|It's inspired by this comment I made: https://news.ycombinator.com/item?id=26599746.|
I actually saw several comments with HTTP URL posted, and that was the only one I bothered to comment on. So I thought that this is something better suited for bots than human.
I hacked this together over yesterday and today: https://github.com/fishy/https-bot.
Basically it uses the Firebase API (https://github.com/HackerNews/API) to find comments with HTTP URLs in them, try the HTTPS version, compare the contents, post back a comment if the contents are more than 95% similar.

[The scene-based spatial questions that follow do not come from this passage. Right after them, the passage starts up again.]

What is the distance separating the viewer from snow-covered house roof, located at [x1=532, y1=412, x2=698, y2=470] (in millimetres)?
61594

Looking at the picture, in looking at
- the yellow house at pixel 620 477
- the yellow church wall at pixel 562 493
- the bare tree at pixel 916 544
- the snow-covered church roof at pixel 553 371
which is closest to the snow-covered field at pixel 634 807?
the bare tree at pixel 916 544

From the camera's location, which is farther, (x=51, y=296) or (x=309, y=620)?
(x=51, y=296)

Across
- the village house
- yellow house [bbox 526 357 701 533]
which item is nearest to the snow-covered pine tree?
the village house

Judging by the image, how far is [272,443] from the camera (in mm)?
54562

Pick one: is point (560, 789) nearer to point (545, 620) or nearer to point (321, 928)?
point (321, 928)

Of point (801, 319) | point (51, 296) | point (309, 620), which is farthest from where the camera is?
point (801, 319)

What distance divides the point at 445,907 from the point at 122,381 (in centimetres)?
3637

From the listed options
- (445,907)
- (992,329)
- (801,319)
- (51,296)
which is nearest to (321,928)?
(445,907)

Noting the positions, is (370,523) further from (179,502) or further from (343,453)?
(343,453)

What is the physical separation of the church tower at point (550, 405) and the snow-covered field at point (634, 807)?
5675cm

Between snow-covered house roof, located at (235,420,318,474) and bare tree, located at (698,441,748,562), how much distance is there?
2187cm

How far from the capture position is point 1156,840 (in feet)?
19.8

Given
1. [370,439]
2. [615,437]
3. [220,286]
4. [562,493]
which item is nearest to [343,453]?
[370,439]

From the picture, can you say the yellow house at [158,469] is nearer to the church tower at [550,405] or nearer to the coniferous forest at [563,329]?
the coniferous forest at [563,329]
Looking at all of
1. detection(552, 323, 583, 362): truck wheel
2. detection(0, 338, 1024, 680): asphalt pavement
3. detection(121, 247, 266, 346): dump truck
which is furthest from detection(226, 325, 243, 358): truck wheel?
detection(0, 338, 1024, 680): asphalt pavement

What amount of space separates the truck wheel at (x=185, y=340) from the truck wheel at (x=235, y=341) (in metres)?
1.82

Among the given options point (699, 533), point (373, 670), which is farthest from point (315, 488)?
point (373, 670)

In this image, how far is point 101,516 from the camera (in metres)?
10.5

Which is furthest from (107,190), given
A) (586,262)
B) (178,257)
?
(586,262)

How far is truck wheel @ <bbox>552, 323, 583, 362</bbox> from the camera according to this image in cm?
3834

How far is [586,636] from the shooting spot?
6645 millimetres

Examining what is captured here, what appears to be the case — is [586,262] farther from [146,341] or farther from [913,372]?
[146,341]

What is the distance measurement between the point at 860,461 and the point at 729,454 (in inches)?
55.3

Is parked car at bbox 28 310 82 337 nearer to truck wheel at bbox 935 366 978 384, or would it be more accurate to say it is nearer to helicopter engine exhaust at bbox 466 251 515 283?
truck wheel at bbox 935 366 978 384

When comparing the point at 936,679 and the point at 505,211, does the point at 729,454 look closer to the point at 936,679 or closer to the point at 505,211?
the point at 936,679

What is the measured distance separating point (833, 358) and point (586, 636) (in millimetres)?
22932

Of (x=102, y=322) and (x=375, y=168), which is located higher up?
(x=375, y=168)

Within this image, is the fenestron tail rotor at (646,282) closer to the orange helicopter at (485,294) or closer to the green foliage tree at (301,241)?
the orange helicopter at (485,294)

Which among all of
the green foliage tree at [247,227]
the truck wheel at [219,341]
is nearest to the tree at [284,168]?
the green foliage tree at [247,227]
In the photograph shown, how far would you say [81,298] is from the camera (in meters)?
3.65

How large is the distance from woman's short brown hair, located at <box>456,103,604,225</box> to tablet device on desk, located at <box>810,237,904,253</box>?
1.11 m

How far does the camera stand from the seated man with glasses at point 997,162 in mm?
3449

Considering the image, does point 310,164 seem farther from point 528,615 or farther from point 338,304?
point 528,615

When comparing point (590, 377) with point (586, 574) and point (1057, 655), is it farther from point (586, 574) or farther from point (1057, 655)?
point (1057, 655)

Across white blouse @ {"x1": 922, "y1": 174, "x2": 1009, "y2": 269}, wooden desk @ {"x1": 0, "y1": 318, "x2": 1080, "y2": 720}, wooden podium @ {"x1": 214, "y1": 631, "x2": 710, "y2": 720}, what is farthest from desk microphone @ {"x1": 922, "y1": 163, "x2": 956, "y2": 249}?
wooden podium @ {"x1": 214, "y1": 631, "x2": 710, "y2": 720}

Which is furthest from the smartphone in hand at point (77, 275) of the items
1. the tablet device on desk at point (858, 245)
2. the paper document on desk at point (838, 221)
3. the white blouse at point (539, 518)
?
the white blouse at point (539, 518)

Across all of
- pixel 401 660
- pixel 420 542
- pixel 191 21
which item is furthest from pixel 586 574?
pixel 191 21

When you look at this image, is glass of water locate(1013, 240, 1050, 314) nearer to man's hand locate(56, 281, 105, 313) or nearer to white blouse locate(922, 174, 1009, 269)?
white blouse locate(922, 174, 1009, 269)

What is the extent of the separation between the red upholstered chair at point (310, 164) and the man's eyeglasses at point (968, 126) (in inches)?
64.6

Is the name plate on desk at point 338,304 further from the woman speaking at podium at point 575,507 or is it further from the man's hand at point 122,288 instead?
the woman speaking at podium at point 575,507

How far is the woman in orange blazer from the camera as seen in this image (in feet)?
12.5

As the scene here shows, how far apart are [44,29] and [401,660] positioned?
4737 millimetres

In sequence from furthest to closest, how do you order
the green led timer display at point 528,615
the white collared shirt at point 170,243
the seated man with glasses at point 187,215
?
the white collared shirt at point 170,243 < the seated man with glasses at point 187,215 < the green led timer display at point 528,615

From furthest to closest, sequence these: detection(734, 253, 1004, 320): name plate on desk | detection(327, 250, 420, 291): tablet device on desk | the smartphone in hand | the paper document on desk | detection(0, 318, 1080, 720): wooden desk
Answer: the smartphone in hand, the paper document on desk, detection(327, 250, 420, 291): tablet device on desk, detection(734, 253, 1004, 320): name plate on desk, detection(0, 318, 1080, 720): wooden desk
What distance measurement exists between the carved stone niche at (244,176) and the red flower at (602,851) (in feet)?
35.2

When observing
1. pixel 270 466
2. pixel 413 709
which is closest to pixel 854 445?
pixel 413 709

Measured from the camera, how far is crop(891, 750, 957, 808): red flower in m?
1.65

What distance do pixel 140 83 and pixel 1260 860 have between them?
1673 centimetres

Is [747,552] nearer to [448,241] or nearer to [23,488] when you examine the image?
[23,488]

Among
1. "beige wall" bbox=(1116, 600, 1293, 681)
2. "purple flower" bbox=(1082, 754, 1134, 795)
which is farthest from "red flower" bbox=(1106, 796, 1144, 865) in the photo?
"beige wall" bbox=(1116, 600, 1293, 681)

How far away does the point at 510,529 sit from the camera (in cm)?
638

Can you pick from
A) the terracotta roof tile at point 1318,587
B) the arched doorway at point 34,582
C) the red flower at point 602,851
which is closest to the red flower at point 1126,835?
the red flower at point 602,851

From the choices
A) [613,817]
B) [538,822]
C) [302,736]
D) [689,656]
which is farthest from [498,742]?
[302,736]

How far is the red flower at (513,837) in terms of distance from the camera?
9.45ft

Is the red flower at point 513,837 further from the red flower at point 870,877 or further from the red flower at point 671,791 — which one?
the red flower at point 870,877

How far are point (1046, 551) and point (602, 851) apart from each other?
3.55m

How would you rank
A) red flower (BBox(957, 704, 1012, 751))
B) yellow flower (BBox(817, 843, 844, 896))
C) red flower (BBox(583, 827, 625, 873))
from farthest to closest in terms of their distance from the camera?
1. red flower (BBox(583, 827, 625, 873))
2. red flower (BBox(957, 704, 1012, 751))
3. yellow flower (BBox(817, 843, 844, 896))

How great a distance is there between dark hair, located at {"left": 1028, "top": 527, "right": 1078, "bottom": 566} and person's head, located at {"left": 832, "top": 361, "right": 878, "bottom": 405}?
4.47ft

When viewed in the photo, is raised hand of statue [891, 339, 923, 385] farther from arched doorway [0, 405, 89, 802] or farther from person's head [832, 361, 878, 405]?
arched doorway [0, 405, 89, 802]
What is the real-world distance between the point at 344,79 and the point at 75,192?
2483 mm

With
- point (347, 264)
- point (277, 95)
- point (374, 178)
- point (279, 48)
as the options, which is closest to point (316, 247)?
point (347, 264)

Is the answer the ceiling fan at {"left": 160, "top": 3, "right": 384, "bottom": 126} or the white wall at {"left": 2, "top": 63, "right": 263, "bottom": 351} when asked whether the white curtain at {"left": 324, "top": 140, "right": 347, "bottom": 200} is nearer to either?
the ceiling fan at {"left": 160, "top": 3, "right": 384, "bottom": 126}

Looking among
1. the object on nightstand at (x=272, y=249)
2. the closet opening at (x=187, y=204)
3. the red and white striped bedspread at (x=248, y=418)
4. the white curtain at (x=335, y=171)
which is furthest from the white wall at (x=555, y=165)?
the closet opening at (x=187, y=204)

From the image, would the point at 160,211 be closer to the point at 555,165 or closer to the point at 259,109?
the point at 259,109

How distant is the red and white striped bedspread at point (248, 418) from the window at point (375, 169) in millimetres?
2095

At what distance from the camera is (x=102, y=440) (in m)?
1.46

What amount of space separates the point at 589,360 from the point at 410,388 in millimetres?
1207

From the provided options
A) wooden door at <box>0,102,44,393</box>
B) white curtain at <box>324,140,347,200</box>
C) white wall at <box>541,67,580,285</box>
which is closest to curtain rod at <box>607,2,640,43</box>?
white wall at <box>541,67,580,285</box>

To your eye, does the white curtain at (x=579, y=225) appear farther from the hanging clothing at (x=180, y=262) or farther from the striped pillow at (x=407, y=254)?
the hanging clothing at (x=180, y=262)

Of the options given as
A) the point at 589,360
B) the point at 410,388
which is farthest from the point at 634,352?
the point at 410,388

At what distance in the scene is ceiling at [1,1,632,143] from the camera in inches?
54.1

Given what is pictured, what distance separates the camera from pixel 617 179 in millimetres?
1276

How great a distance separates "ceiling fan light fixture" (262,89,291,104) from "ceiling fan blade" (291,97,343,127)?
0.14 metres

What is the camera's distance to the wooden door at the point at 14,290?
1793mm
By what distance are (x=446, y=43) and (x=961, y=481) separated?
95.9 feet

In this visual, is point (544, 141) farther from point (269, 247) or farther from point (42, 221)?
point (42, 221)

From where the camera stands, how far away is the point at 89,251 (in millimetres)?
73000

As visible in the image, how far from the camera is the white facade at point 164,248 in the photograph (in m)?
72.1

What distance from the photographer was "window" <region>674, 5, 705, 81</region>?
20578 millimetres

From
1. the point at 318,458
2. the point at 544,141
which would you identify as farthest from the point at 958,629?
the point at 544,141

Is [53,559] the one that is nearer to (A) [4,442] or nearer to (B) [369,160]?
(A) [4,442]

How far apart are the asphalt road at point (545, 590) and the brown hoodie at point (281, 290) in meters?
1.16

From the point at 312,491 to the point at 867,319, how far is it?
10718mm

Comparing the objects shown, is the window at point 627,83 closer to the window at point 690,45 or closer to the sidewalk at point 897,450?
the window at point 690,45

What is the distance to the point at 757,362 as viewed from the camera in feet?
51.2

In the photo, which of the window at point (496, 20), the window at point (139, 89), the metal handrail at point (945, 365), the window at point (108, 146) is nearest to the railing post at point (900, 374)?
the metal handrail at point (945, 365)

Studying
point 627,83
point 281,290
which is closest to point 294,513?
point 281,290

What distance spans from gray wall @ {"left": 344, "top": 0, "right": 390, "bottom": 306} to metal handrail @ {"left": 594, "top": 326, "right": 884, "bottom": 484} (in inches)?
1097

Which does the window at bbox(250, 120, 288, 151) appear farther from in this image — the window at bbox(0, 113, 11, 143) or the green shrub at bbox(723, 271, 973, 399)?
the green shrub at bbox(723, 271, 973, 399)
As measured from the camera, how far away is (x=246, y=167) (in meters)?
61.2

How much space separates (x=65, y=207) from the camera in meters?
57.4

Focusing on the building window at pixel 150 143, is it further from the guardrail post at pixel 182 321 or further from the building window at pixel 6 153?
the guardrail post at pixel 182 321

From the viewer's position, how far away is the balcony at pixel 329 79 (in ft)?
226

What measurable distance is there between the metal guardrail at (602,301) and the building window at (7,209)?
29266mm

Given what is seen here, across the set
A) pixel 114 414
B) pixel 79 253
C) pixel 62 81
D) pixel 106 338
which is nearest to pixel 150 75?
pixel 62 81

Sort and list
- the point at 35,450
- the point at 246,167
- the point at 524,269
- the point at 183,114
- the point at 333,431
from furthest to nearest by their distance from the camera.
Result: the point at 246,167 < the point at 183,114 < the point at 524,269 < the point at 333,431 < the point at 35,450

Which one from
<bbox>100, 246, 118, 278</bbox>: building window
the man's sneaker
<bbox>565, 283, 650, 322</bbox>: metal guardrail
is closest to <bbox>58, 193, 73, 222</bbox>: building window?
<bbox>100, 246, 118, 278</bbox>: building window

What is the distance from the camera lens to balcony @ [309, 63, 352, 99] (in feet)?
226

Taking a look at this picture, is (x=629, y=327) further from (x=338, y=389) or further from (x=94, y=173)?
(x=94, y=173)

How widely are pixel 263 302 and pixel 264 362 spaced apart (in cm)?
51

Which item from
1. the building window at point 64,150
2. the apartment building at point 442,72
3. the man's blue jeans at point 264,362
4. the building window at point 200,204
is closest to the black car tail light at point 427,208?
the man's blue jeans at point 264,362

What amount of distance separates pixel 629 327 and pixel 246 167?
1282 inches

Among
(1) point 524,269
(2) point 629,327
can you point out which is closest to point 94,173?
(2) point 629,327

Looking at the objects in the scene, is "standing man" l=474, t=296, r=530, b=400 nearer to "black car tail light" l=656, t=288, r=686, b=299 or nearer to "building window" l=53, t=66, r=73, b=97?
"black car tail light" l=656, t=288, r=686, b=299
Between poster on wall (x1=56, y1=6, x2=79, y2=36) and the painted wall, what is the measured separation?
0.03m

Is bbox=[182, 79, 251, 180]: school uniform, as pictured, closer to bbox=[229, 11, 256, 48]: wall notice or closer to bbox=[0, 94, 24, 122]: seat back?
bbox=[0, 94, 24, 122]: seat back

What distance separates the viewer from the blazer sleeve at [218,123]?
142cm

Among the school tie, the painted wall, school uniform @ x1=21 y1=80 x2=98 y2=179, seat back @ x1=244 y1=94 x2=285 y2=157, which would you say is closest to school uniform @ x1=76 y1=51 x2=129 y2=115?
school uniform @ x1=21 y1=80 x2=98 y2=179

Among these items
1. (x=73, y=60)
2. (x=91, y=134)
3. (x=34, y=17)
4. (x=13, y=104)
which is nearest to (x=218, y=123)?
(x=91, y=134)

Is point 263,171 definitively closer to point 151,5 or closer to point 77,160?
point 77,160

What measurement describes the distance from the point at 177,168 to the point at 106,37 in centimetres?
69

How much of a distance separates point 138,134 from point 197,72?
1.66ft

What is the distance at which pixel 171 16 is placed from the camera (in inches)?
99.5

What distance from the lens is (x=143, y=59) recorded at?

The "95% similar" part was actually the first part I wrote in the code. At first I tried a few existing go packages implementing diff/lcs, but most of them was quite slow and does a lot of allocations when I'm comparing two randomly generated 10KiB blobs, so I wrote my own (https://pkg.go.dev/github.com/fishy/https-bot/similarity), which is optimized for space (it does almost no allocations), and it's also faster because allocations are slow. (I know this is an unfair comparison that most of the existing implementations need to give you an output that can be used to reconstruct the two blobs back, so at least some of their allocations are required and unavoidable)
I also wrote a bug that it would find the same HTTP url in every run and post the same comment over and over again. My apologize to dang or whoever dealt with it (or maybe the system is good enough that it blocked those repetitive comments automatically).
In the end it successfully made 6 comments across ~4 hours (not including the repetitive ones). All of those comments are flagged (likely due to hn policy), https://news.ycombinator.com/item?id=26692588 is the only one that's still visible to other users at the time of writing, if you are curious.
I just killed it completely from the request of dang. Although it only lived for a few hours, it's still a fun exercise. Maybe I'll convert it into a reddit bot next? Who knows.